**Your objective**. Leaving all pictures aside, copy exactly the lines from the start of the listing below through the line that contains "Valerie Pola - Masih Kutunggu", and only those lines.

**Provided material**.
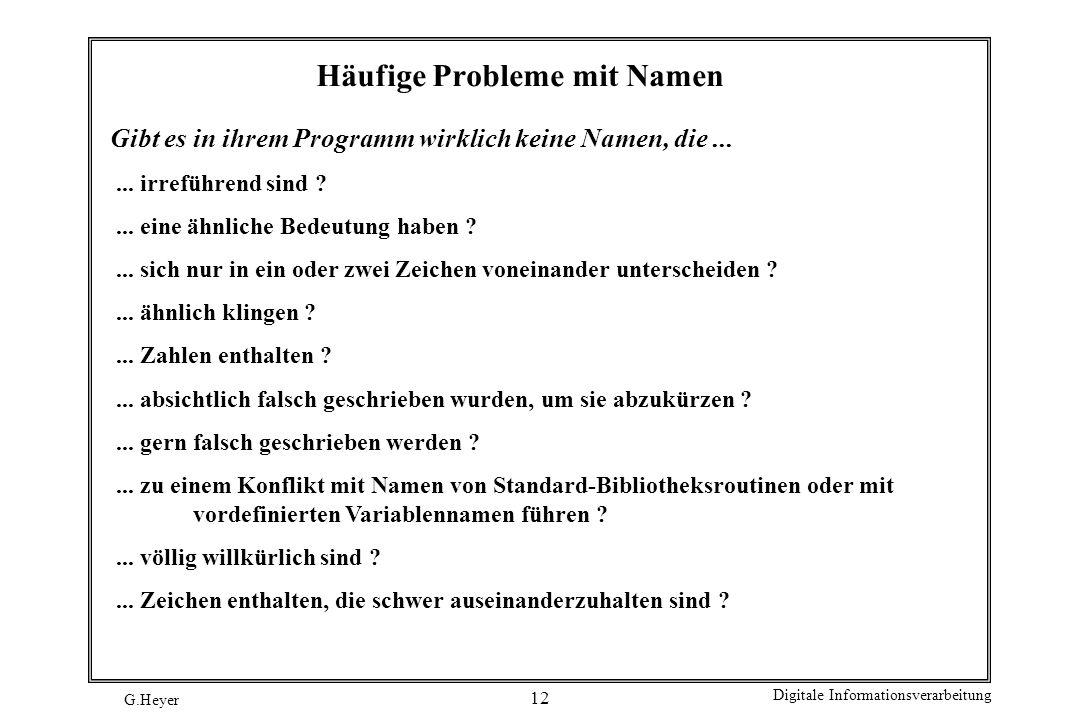 G.Heyer Digitale Informationsverarbeitung 12 Häufige Probleme mit Namen Gibt es in ihrem Programm wirklich keine Namen, die...... irreführend sind ?..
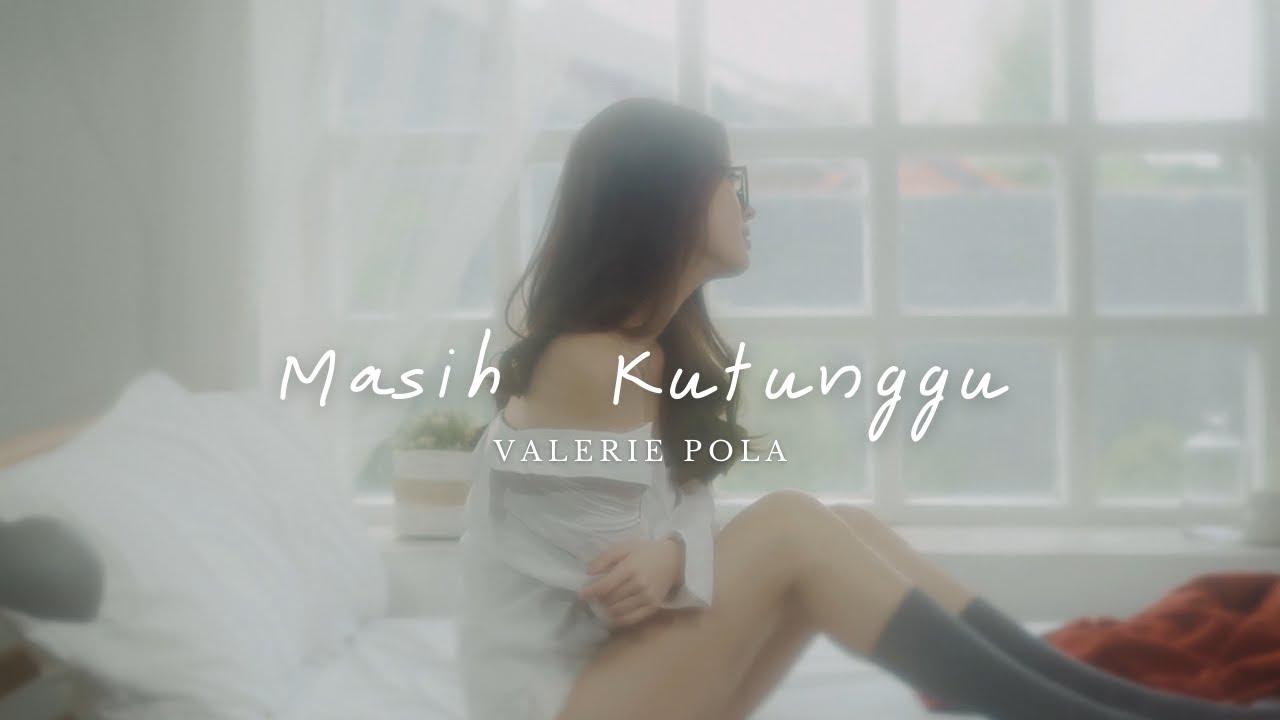Valerie Pola - Masih Kutunggu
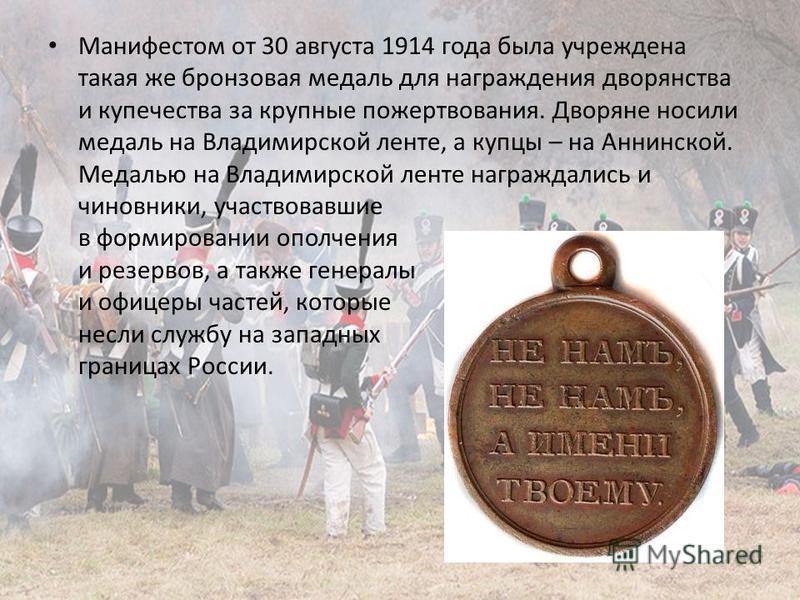 Манифестом от 30 августа 1914 года была учреждена такая же бронзовая медаль для награждения дворянства и купечества за крупные пожертвования. Дворяне носили медаль на Владимирской ленте, а купцы – на Аннинской. Медалью на Владимирской ленте награждал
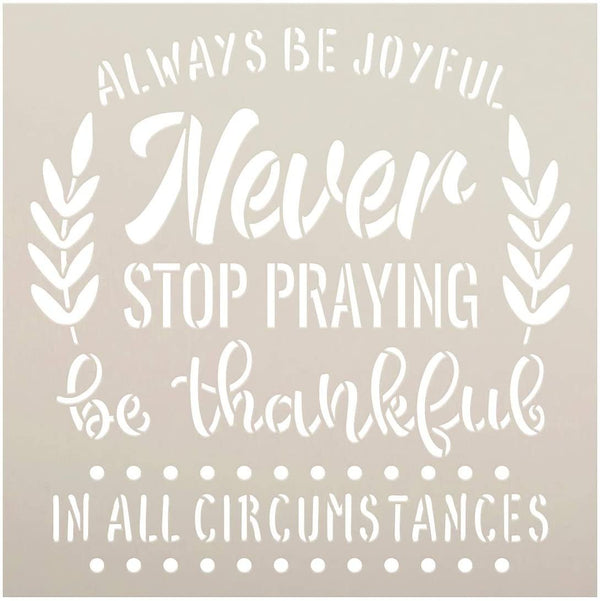 Always Be Joyful in All Circumstances Stencil by StudioR12 | DIY Motivational Quote Home Decor | Paint Faith Wood Signs | Select Size | STCL5371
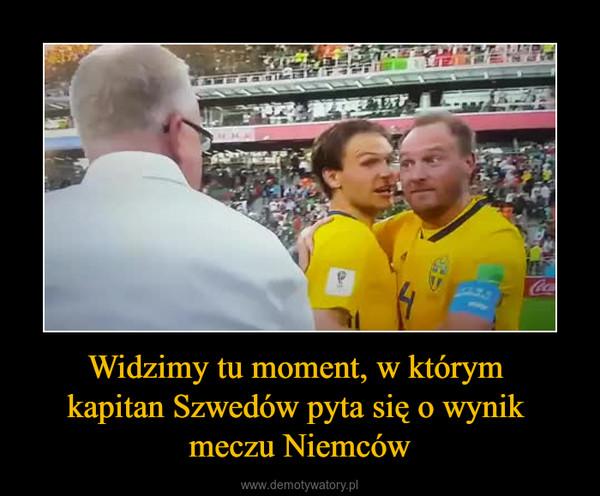 Widzimy tu moment, w którym kapitan Szwedów pyta się o wynik meczu Niemców –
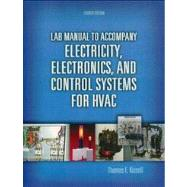 Lab Manual for Electricity, Electronics, and Control Systems for HVAC by Kissell, Thomas E., 9780131995703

**Solution to this task**.
 G.Heyer Digitale Informationsverarbeitung 12 Häufige Probleme mit Namen Gibt es in ihrem Programm wirklich keine Namen, die...... irreführend sind ?..
Valerie Pola - Masih Kutunggu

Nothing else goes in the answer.